What is the situation as to a right of redemption from the sale of 1900, or the sale of 1901, if there was a sale that year? As held in Cole v. Lamm, supra, the sale for 1900 was controlled as to the redemption period provided for at the time such sale was made, and the period of redemption existing at such time became an assured right between the landowner .and the state, which could not be taken from him. What was the redemption period provided for by law in 1900? Laws 1893, p. 167, c. 58, incorporated into the 1894 Statutes as sections 1657 to 1661. was in force in the year 1900, and until the enactment of Laws 1902, p. 1, e. 2. Under this law the time for redemption of land bid in by the state at a taxi sale did not expire as to the state until 60 days after giving notice of expiration of the time. The 1902 law seems to have repealed this requirement, but, by its terms, it did not affect any rights accrued under prior laws. Laws 1905, p. 406, c. 270, § 1, again made it necessary to give notice. of expiration as to tax sales made to the state. G. S. 1913, § 2149. It follows that by the law in force at the time the tax sale of 1900 was made, which sale we -must presume, for reasons before stated, was made to the state, the time for redemption did not expire until 60 days after notice was given. This applies also to the sale of 1901, if the property was sold that year for delinquent taxes. The landowner, as said in Cole v.. Lamm, supra, “might thereafter go his way, relying upon the assurance of the law that he would not be deprived of the title to his property until notice had been given and the additional time to redeem had expired” thereunder.

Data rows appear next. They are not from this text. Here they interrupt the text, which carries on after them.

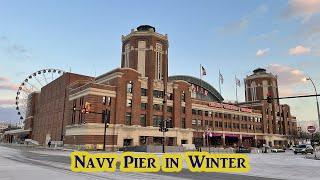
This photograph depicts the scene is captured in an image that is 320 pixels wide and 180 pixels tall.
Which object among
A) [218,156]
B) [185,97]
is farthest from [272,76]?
[218,156]

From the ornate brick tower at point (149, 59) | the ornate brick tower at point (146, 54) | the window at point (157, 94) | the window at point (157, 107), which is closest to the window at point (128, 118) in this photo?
the ornate brick tower at point (149, 59)

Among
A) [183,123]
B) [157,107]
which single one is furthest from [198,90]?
[157,107]

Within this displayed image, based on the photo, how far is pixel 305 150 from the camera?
57094 mm

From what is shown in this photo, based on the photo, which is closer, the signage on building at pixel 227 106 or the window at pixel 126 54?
the window at pixel 126 54

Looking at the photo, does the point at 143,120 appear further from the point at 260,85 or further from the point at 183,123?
the point at 260,85

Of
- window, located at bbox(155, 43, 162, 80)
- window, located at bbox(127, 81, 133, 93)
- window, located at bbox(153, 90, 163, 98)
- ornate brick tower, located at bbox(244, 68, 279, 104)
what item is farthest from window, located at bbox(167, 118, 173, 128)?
ornate brick tower, located at bbox(244, 68, 279, 104)

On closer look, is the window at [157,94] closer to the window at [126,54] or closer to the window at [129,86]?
the window at [129,86]

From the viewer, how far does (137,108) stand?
238 ft

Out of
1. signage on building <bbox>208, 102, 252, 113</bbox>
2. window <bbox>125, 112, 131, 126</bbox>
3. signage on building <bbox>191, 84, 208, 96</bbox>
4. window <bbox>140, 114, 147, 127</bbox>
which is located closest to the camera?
window <bbox>125, 112, 131, 126</bbox>

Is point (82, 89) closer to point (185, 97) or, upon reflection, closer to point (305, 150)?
point (185, 97)

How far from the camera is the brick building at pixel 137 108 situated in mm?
67938

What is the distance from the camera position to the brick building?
6794cm

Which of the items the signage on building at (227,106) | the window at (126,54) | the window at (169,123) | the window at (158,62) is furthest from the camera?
the signage on building at (227,106)

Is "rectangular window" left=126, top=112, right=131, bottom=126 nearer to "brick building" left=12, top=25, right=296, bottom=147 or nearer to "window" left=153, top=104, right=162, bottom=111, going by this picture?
"brick building" left=12, top=25, right=296, bottom=147
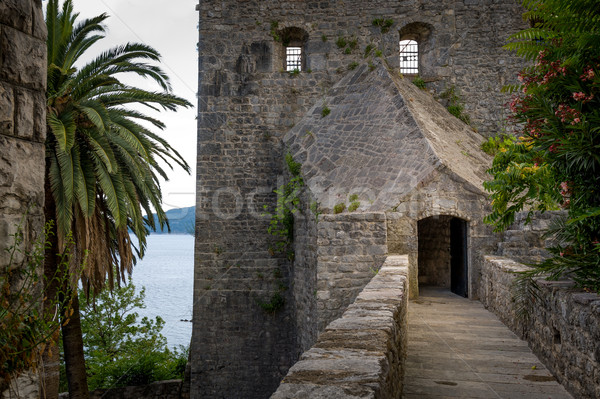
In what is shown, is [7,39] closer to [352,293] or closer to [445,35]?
[352,293]

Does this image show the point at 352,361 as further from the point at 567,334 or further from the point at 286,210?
the point at 286,210

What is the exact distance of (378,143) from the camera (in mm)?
10375

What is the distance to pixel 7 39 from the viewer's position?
73.0 inches

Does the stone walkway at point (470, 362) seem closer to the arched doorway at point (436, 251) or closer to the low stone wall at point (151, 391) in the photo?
the arched doorway at point (436, 251)

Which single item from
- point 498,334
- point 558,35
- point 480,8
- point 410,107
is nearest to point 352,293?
point 498,334

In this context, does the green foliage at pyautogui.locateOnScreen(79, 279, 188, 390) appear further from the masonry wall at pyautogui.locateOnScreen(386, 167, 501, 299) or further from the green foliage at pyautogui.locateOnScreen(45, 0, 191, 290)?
the masonry wall at pyautogui.locateOnScreen(386, 167, 501, 299)

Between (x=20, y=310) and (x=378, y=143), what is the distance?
9.11 metres

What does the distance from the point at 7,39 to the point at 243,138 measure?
11.0 m

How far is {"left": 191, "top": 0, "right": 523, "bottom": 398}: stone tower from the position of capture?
12.3 m

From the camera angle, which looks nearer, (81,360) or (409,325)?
(409,325)

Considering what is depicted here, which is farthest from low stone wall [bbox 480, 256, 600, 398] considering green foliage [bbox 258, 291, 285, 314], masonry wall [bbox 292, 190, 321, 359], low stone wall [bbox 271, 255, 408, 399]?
green foliage [bbox 258, 291, 285, 314]

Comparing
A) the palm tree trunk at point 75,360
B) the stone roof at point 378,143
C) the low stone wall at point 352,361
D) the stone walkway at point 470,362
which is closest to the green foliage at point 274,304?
the stone roof at point 378,143

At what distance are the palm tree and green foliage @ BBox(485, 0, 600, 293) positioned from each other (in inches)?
248

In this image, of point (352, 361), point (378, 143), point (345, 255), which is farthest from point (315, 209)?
point (352, 361)
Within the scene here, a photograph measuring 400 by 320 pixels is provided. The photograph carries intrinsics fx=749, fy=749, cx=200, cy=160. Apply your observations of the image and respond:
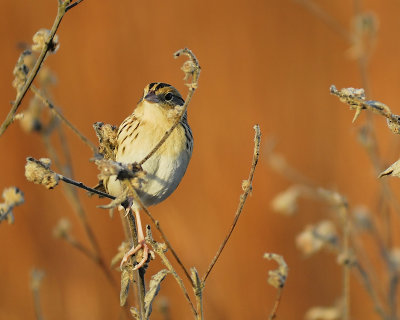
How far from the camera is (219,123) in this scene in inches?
313

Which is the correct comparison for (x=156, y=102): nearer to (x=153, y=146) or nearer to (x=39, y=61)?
(x=153, y=146)

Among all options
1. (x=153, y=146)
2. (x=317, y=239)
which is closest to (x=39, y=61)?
(x=153, y=146)

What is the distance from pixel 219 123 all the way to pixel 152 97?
17.7 feet

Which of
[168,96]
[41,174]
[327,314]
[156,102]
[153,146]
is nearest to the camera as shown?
[41,174]

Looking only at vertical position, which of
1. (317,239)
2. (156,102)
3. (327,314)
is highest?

In our opinion, the case is not to be distinguished from Cole v. Lamm, supra. The legislature could not deprive the 'landowner of his vested right to be notified of the expiration of the redemption period, and to 60 days thereafter in which to redeem. The suggestion that the right given to the landowner by section 3 of the act to “redeem” at any time before the sale, is a substitute for the right to redeem from the sale, is answered by the decision in Cole v. Lamm. This was no new right.

Our conclusion is that it was necessary to give notice of the expiration *351of the time for redemption from a sale made under Laws 1913, p. 781, c. 543, and that redemption might be made within 60 days thereafter.

We do not decide as to the constitutionality of the law. It is rather a curious piece of legislation.

Order reversed and new trial granted.